═══ DOCUMENT SEGMENT ═══
# Geeked!



## Oomowmow (10 mo ago)

I've been wanting a Kato Canadian Pacific SD90/43MAC for a while, they're nearly impossible to find for a reasonable price, and I finally got my hands on one! It really is 'like new', I even have to install the front handrails and number boards. (Wish me luck). Anyone with experience doing this in N scale, please feel free to share any advice!


----------



## Old_Hobo (Feb 20, 2014)

Tweezers and a good magnifier…..


----------



## Oomowmow (10 mo ago)

Old_Hobo said:


> Tweezers and a good magnifier…..


Maybe a pair of those binocular looking glasses brain surgeons wear? 🤓


----------



## GTW son (12 mo ago)

Nice looking unit, I've got an older Kato Canadian Pacific Golden Beaver AC4400CW that I'd like to find another Kato mate for but like you say, hard to find and expensive when you find one.
Great detail on that one.
No help with the add-ons, I got 9 nine thumbs and one finger that don't work....blind in one eye, can't see outta the other.


----------



## Oomowmow (10 mo ago)

That's about how I feel when I'm working on any kind of N scale repair or mod.... I've finally learned to grab reading glasses and tweezers BEFORE I start a project!


----------



## pmcgurin (Sep 7, 2010)
═══ RECORDED DATA ═══
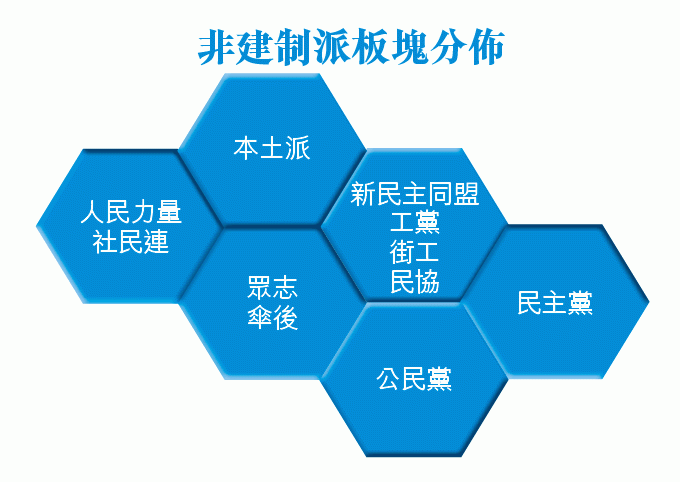 非建制派板塊分佈

本土派

人民力量
社民連

新民主同盟
工黨
街工
民協

眾志
傘後

民主黨

公民黨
═══
**EXERCISES:**
1. In the forum thread about the Kato locomotive, rewrite the passage between "Nice looking unit, I've" and "start a project!", inclusive, substituting "a magnifying visor" for "reading glasses".
2. Translate this sentence from the forum thread about the Kato locomotive into Spanish: "It really is 'like new', I even have to install the front handrails and number boards."
3. Carry on the forum thread about the Kato SD90/43MAC from the point where it stops.

**RESPONSES IN ORDER:**
1.
Nice looking unit, I've got an older Kato Canadian Pacific Golden Beaver AC4400CW that I'd like to find another Kato mate for but like you say, hard to find and expensive when you find one.
Great detail on that one.
No help with the add-ons, I got 9 nine thumbs and one finger that don't work....blind in one eye, can't see outta the other.


----------



## Oomowmow (10 mo ago)

That's about how I feel when I'm working on any kind of N scale repair or mod.... I've finally learned to grab a magnifying visor and tweezers BEFORE I start a project!

2. Realmente está "como nuevo"; incluso tengo que instalar los pasamanos delanteros y las placas de número.

3.
Maybe something like this . . .


----------



## Oomowmow (10 mo ago)

That would work, I've actually got a Magnifying glass that kinda sits on your chest, it's hands free.


----------



## Stumpy (Mar 19, 2013)

Oomowmow said:


> Maybe a pair of those binocular looking glasses brain surgeons wear? 🤓


Well worth the $20. I don't remember what the what mag X are on the five "lenses". I always seem to settle on the 2x.









Amazon.com: YOCTOSUN LED Head Magnifier, Rechargeable Hands Free Headband Magnifying Glasses with 2 Led, Professional Jeweler's Loupe Light Bracket and Headband are Interchangeable : Health & Household


Buy YOCTOSUN LED Head Magnifier, Rechargeable Hands Free Headband Magnifying Glasses with 2 Led, Professional Jeweler's Loupe Light Bracket and Headband are Interchangeable: Magnifiers - Amazon.com ✓ FREE DELIVERY possible on eligible purchases



smile.amazon.com


----------



## Oomowmow (10 mo ago)

Thanks, I'll check it out. 🔍


----------



## SF Gal (11 mo ago)

I think good bright lighting also helps see "all the details".
I use my cheaters (reading glasses) and bright 1500 lumen LED bulbs in 2 articulating desk lamps.
I actually stopped using my halogen lamp as it isn't as bright!
Works for me.


----------



## Oomowmow (10 mo ago)

Success!


----------



## RedManBlueState (Jan 9, 2013)

Nicely done, Sir. I salute your dedication to the scale.
My Grandpa used to say, "O-Gauge is for young hands and old eyes." In my teens, I graduated from my Lionels to HO, but even then N seemed WAY to small to me. I saw a Z scale layout once and thought it was a sick joke.


----------



## Oomowmow (10 mo ago)

RedManBlueState said:


> Nicely done, Sir. I salute your dedication to the scale.
> My Grandpa used to say, "O-Gauge is for young hands and old eyes." In my teens, I graduated from my Lionels to HO, but even then N seemed WAY to small to me. I saw a Z scale layout once and thought it was a sick joke.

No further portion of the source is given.